Music, opinions, and portfolio of Mark Eagleton, musician and web developer in Northern CA.

Coulda Shoulda Woulda album cover

New Music Tuesday: Holly Golightly and the Brokeoffs, Coulda Shoulda Woulda

Confession: I haven’t been following Holly Golightly since Thee Headcoatees disbanded in the late 90s. This was a grave error on my part. Coulda Shoulda Woulda is the eighth release by Holly Golightly and the Brokeoffs. I have some serious catching up to do, and that’s just what I’ve been doing the past few days.

The Brokeoffs are Lawyer Dave, a one-man band from Georgia. The duo records their albums on the farm they share there (you can hear roosters in the background of some of the recordings). Speaking of sharing, it turns out British 90s garage punk shares quite a bit with Americana, because this shit is magic.

Holly Golightly is delightfully vulgar on her own, but When you team her up with someone like Lawyer Dave… well let’s just say there’s a lotta cock-dicking around.

By far my favorite track on this record is “Jump in the River,” a gospel blues romp about drowning yourself in a river (a recurring theme in the duo’s previous records), ala Hoagy Carmichael’s Washboard Blues. My favorite line: “When I prayed to Jesus he said jump in the river and drown.”

Mild vulgarity, knocks at Christianity, and swampy dirt music; this record leaves very little for me not to like. But it doesn’t end there.

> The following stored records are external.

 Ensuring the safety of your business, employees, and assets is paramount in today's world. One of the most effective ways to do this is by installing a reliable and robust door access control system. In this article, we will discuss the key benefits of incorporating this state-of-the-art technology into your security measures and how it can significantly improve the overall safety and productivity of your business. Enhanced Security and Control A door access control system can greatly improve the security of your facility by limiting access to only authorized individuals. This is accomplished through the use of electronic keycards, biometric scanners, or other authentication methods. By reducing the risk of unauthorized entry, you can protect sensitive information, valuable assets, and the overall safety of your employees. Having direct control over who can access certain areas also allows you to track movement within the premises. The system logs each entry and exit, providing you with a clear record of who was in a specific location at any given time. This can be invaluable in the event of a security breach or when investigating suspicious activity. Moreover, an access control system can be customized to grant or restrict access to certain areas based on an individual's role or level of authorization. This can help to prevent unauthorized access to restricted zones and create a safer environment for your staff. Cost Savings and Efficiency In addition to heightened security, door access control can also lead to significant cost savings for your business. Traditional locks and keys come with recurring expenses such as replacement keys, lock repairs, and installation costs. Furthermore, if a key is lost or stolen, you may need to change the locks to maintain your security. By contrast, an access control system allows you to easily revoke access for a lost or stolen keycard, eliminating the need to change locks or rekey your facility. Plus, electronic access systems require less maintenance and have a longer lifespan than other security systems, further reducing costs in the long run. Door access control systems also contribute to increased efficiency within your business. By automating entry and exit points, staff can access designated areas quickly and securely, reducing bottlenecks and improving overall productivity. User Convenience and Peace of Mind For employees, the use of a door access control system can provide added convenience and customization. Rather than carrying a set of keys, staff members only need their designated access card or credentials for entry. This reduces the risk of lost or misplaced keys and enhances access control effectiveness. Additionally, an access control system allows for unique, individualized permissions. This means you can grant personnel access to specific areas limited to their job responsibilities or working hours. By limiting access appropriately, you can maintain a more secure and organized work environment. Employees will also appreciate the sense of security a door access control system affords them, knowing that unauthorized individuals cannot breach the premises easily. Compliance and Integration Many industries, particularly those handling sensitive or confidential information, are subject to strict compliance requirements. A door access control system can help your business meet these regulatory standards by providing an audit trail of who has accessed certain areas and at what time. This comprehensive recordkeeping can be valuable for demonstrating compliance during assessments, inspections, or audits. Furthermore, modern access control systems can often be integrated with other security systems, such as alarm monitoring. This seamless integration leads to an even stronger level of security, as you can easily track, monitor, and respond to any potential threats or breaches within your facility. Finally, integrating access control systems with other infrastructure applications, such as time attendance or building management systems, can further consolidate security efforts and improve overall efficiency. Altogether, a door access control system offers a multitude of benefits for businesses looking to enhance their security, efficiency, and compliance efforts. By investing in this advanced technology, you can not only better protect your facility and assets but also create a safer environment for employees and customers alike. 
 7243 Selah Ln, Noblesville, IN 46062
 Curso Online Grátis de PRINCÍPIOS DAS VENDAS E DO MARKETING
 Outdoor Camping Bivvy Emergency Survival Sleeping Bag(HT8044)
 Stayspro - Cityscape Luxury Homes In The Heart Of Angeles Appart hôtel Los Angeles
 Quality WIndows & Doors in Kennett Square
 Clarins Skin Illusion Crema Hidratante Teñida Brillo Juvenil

The performances and the production of this record really seal the deal. Not just over all, but from track to track. “No Judgement Day,” a classic 70s country gospel tune (about how god is fake), pairs a fat, muted snare drum with heavy vibrado guitar that very appropriately buries the vocals in the mix. Contrast that with the swampy call and response tune right before it, “Lonesome Grave” where everything sits right up in the mix without sounding too produced. Despite this contrast, the whole album has a cohesive sound that flows extremely well.

And “Lonesome Grave!” Now there is a lot of silly shit on this record, but it is all very human. Lonesome Grave is simply beautiful through and through—a gospel song for the Humanist.

I’m so happy I stumbled upon this. You will be too. A must buy if you like Americana.